Given that document databases, such as RavenDB, are non-relational, how do you avoid duplicating data that multiple documents have in common? How do you maintain that data if it's okay to duplicate it?
With a document database you have to duplicate your data to some degree. What that degree is will depend on your system and use cases.
For example if we have a simple blog and user aggregates we could set them up as:
public class User
{
public string Id { get; set; }
public string Name { get; set; }
public string Username { get; set; }
public string Password { get; set; }
}
public class Blog
{
public string Id { get; set; }
public string Title { get; set; }
public class BlogUser
{
public string Id { get; set; }
public string Name { get; set; }
}
}
In this example I have nested a BlogUser class inside the Blog class with the Id and Name properties of the User Aggregate associated with the Blog. I have included these fields as they are the only fields the Blog class is interested in, it doesn't need to know the users username or password when the blog is being displayed.
These nested classes are going to dependant on your systems use cases, so you have to design them carefully, but the general idea is to try and design Aggregates which can be loaded from the database with a single read and they will contain all the data required to display or manipulate them.
This then leads to the question of what happens when the User.Name gets updated.
With most document databases you would have to load all the instances of Blog which belong to the updated User and update the Blog.BlogUser.Name field and save them all back to the database.
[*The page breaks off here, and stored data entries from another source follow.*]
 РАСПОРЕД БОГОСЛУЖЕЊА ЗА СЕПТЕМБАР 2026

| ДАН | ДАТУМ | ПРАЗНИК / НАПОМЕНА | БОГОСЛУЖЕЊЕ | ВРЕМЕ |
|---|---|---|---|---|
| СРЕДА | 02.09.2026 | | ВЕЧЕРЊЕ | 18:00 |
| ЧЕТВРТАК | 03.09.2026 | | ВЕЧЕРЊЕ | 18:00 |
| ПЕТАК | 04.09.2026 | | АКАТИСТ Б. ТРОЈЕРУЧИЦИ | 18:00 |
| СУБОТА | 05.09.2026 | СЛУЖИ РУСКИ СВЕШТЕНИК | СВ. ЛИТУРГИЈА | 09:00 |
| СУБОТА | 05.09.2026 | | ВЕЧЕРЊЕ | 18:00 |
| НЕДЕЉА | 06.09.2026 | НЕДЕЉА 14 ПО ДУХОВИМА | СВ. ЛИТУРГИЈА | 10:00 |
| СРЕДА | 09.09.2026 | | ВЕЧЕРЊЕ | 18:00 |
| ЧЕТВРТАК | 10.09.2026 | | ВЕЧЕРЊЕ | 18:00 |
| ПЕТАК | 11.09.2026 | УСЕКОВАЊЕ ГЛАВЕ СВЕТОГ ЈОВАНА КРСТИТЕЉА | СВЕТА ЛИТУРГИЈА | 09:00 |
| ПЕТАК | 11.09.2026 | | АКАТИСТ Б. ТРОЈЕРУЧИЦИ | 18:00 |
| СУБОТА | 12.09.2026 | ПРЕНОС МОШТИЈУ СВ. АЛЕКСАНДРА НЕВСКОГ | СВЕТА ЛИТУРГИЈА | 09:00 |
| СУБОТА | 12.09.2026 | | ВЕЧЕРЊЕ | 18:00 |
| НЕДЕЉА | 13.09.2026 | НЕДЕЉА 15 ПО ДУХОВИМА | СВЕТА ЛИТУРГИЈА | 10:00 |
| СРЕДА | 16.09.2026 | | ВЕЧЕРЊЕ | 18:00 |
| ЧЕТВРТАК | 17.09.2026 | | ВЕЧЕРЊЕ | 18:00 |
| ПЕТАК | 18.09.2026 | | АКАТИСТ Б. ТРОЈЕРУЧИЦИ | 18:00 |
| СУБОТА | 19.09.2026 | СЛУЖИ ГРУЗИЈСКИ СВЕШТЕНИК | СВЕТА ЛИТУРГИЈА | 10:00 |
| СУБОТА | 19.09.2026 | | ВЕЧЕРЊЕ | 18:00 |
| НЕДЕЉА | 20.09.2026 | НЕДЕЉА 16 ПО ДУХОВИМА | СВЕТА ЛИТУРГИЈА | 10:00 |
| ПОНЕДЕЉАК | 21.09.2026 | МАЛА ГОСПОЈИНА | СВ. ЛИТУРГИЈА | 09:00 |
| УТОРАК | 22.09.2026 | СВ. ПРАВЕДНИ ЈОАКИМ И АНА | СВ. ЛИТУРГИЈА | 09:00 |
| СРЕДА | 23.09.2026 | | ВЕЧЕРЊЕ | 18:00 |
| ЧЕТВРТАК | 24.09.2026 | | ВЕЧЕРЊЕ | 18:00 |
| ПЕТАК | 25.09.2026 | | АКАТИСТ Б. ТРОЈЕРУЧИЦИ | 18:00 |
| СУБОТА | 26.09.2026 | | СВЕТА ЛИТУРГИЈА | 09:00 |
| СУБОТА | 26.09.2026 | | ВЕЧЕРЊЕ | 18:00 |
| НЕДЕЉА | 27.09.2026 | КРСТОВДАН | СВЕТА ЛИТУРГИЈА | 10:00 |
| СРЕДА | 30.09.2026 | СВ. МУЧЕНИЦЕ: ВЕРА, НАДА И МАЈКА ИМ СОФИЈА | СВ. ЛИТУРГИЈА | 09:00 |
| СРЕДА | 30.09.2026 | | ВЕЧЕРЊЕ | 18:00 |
Raven is slightly different as it support set functions for updates, so you are able to run a single update against RavenDB which will up date the BlogUser.Name property of the users blogs without you have to load them and update them all individually.
The code for doing the update within RavenDB (the manual way) for all the blog's would be:
public void UpdateBlogUser(User user)
{
var blogs = session.Query<Blog>("blogsByUserId")
.Where(b.BlogUser.Id == user.Id)
.ToList();
foreach(var blog in blogs)
blog.BlogUser.Name == user.Name;
session.SaveChanges()
}
I've added in the SaveChanges just as an example. The RavenDB Client uses the Unit of Work pattern and so this should really happen somewhere outside of this method.